Driving to Hana, Maui
Does your list of things to do in Hawaii include a sight-seeing adventure? If so, you should fill your gas tank, pack a picnic lunch and drive up the famous road to Hana Village. You’ll go over historic bridges, pass many hairpin curves and enjoy views of Hawaii’s most iconic coastline.
Along the way, you can visit Maui’s Garden of Eden, a tremendous botanical garden and arboretum. Upon reaching Hana, you relax at Hana Bay or explore the black-sand beach at Wainapanapa State Park.
Past Hana, you and your family can swim under a waterfall, hike through a bamboo forest or even camp at Ohe’o Gulch. This idyllic area is also known as the Seven Sacred Pools and is a part of Haleakala National Park.
Visiting Pearl Harbor, Oahu
Looking for a chance to visit a National Historic Landmark and one of most important places in American history? If so, consider planning a trip to Pearl Harbor and the USS Arizona Memorial.
The attack of Pearl Harbor and subsequent fallout marked the beginning of the United States’ participation in World War II. The Memorial stands as both a resting place and a reminder of the 1,177 USS Arizona crew members who died on the morning of December 7, 1941. Not surprisingly, this is one of the most popular things to do in Hawaii.
Visiting the Memorial
You will need to take a boat ride to visit the Arizona Memorial. Boat ride tickets are free. But there is only a limited amount of boat ride tickets available each day. So an early arrival will be important if you want to visit the memorial itself. The entire tour take about an hour and 15 minutes. It includes a documentary on the history of Pearl Harbor.
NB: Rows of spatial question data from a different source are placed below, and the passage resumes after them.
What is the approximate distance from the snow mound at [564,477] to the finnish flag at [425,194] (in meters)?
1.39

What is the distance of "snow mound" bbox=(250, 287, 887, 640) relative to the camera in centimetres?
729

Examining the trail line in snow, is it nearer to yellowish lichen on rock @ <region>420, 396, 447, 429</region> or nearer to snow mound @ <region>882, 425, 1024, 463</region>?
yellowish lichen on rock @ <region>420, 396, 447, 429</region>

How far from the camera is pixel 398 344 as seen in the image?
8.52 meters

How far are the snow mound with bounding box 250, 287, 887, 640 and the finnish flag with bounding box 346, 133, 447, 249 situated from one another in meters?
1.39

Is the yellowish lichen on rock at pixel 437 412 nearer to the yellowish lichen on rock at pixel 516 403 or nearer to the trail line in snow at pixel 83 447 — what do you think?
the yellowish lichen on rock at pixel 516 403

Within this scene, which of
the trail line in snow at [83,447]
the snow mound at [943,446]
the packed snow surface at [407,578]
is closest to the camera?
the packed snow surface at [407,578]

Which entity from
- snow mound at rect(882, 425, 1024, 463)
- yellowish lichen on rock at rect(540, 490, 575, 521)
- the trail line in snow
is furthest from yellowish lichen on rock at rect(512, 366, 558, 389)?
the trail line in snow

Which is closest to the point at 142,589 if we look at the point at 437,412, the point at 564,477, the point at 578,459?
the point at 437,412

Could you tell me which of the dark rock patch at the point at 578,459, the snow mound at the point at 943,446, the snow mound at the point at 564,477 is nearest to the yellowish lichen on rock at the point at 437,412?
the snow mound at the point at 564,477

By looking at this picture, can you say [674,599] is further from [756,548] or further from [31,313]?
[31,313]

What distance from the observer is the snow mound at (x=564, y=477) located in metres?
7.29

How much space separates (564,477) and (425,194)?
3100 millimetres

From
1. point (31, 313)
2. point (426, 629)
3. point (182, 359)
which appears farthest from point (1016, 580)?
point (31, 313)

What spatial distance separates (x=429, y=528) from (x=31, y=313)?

Pearl Harbor is also home to the World War II Valor in the Pacific National Monument, Battleship Missouri Memorial, Pacific Aviation Museum, and USS Bowfin Submarine Museum & Park. You can purchase tickets to all four of these attractions at the Visitor Center. And in the case of the USS Missouri and Pacific Aviation Museum, you can purchase tickets online.